→ EXERCISE DIRECTIONS:
Copy out every one of the lines below word for word, leaving out the pictures.

→ DATA FOR THIS TASK:
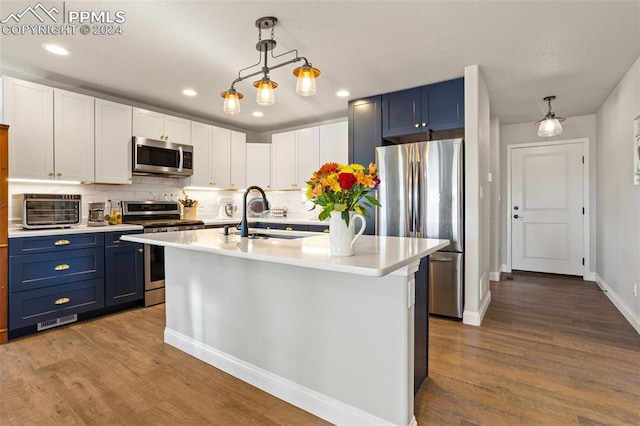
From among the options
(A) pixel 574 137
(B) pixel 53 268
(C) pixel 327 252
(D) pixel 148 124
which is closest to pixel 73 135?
(D) pixel 148 124

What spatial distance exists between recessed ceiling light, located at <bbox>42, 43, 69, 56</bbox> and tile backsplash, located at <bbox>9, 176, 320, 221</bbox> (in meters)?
1.41

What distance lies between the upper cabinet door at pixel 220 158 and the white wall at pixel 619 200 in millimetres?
4731

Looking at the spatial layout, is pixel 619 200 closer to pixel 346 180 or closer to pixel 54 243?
pixel 346 180

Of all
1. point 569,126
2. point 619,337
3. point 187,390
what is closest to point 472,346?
point 619,337

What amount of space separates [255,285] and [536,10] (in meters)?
2.59

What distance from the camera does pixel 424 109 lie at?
3.50 meters

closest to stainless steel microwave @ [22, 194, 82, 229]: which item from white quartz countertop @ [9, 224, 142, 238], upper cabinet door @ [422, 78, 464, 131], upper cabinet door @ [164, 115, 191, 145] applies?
white quartz countertop @ [9, 224, 142, 238]

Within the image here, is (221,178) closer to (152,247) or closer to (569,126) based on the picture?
(152,247)

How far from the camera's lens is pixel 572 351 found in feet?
8.27

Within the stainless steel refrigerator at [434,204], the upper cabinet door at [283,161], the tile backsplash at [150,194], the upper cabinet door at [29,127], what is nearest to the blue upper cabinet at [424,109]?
the stainless steel refrigerator at [434,204]

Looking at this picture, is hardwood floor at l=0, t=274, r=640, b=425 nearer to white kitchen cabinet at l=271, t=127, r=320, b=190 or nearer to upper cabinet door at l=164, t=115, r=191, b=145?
upper cabinet door at l=164, t=115, r=191, b=145

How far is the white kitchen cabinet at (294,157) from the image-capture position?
482cm

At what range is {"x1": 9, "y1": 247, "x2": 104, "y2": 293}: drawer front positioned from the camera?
279 cm

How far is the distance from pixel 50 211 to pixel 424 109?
387cm
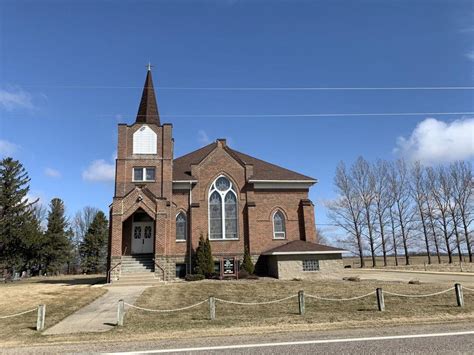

→ WORKED SOLUTION:
From among the options
(A) pixel 574 137
(B) pixel 53 268
(C) pixel 327 252
(D) pixel 148 124
which is closest to pixel 73 135?
(D) pixel 148 124

What spatial distance exists between recessed ceiling light, located at <bbox>42, 43, 69, 56</bbox> and tile backsplash, located at <bbox>9, 176, 320, 221</bbox> (in meters)?
1.41

What distance lies between the upper cabinet door at pixel 220 158 and the white wall at pixel 619 200 in millimetres?
4731

Looking at the spatial layout, is pixel 619 200 closer to pixel 346 180 or closer to pixel 54 243?
pixel 346 180

Of all
1. point 569,126
2. point 619,337
3. point 187,390
what is closest to point 472,346?
point 619,337

What amount of space separates [255,285] and [536,10] (in meters)?
2.59

What distance from the camera does pixel 424 109 lie at?
3.50 meters

closest to stainless steel microwave @ [22, 194, 82, 229]: which item from white quartz countertop @ [9, 224, 142, 238], upper cabinet door @ [422, 78, 464, 131], upper cabinet door @ [164, 115, 191, 145] applies?
white quartz countertop @ [9, 224, 142, 238]

Within the image here, is (221,178) closer to (152,247) or closer to (569,126) based on the picture?
(152,247)

How far from the camera's lens is pixel 572 351 found in feet?
8.27

Within the stainless steel refrigerator at [434,204], the upper cabinet door at [283,161], the tile backsplash at [150,194], the upper cabinet door at [29,127], what is nearest to the blue upper cabinet at [424,109]?
the stainless steel refrigerator at [434,204]

Looking at this picture, is hardwood floor at l=0, t=274, r=640, b=425 nearer to white kitchen cabinet at l=271, t=127, r=320, b=190 or nearer to upper cabinet door at l=164, t=115, r=191, b=145?
upper cabinet door at l=164, t=115, r=191, b=145

How far is the white kitchen cabinet at (294,157) from the image-capture position?
482cm

At what range is {"x1": 9, "y1": 247, "x2": 104, "y2": 293}: drawer front positioned from the camera?
279 cm

How far is the distance from pixel 50 211 to pixel 424 109?
387cm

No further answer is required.